Fetching latest headlines…
Building an AI Agent Runtime That Uses Codex CLI / Claude Code as Workers and Closes Tasks Only With Evidence
NORTH AMERICA
🇺🇸 United StatesMay 10, 2026

Building an AI Agent Runtime That Uses Codex CLI / Claude Code as Workers and Closes Tasks Only With Evidence

0 views0 likes0 comments
Originally published byDev.to

Most AI agents treat done as a message.

In Spectrion, done is a state transition.

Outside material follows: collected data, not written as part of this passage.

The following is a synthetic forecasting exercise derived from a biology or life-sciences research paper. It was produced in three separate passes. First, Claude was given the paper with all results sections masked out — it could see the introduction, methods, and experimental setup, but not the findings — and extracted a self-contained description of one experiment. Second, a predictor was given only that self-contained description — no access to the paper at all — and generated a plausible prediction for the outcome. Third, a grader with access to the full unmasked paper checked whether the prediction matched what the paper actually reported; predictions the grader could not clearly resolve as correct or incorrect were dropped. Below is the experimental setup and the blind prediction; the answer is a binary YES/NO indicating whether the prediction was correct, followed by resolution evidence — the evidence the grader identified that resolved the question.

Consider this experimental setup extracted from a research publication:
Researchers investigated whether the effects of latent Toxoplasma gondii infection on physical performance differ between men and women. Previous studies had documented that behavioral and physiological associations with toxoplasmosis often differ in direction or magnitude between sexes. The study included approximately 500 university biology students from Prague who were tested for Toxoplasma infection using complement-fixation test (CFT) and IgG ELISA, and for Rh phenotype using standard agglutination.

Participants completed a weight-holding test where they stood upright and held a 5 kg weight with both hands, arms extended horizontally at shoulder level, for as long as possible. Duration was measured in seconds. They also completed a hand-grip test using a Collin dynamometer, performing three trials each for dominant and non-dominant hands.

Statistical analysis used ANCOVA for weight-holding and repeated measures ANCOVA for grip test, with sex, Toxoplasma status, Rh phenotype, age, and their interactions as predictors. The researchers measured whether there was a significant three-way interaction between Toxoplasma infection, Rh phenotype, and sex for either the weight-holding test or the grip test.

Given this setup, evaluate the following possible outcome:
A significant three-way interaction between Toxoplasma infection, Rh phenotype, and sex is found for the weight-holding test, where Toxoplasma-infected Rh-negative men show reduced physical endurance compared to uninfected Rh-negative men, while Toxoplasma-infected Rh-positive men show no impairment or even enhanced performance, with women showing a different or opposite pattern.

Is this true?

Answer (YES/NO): NO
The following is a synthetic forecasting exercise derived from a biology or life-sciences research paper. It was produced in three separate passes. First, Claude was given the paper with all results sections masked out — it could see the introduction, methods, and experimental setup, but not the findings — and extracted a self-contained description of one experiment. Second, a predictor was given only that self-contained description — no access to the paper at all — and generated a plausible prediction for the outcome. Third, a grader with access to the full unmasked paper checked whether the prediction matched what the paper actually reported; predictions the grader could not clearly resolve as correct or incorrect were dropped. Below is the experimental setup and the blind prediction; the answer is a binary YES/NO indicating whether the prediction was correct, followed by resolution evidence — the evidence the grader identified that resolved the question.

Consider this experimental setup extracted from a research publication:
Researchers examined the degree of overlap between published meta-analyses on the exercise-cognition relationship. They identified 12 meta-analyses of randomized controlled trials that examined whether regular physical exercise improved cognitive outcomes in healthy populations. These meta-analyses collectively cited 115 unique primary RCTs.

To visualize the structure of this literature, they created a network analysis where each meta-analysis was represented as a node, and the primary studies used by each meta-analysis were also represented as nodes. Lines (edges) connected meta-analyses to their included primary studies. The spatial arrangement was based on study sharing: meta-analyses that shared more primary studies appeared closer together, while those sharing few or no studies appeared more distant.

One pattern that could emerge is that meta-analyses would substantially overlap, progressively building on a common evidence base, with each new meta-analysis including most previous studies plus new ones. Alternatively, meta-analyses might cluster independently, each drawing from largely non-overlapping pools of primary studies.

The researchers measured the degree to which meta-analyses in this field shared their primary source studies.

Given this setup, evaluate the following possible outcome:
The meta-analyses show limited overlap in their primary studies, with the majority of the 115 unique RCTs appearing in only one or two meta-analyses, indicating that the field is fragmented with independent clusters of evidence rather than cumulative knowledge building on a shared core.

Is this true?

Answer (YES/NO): YES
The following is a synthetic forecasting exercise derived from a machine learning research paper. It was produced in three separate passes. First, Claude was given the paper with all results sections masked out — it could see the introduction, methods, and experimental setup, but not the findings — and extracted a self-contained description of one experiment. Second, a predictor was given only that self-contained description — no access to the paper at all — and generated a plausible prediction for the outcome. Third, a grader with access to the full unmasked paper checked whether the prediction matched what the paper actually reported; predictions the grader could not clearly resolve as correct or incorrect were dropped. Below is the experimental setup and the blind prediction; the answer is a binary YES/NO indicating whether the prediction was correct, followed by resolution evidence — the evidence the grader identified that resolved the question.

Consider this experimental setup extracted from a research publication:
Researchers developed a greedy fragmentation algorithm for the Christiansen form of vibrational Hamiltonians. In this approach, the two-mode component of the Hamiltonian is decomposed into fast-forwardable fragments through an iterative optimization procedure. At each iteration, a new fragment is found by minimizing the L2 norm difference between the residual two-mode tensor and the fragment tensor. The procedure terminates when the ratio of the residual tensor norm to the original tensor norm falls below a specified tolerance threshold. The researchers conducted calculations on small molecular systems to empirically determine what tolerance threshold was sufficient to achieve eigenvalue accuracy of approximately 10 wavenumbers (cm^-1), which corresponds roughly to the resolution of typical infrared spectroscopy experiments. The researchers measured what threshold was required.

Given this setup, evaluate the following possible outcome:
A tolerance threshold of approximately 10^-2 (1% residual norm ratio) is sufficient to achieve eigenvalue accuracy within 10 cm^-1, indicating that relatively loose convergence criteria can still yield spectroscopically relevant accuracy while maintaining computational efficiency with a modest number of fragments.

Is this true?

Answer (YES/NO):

A task is not completed until the runtime has gone through the full path:

- selected the ready task from the plan;
- checked dependencies;
- checked policy and approvals;
- executed the work through tools, CLI workers, or subagents;
- collected evidence;
- updated state through execute_plan;
- continued to the next task or honestly stopped on a blocker.

The most important part: Codex CLI, Claude Code, or any other headless CLI can be used as workers inside the plan.

But they do not decide when the task is finished.

Spectrion verifies their output and closes the task only with evidence.

Why a normal agent loop is weak

A normal AI chat:

user request
  -> model
  -> answer

An agent with tools:

user request
  -> model
  -> tool call
  -> tool result
  -> answer

That is enough for simple tasks.

It is not enough for large engineering work.

For example:

Systematically discover and fix all remaining bugs across agent runtime,
UI/UX, tools, memory, planning system, and server.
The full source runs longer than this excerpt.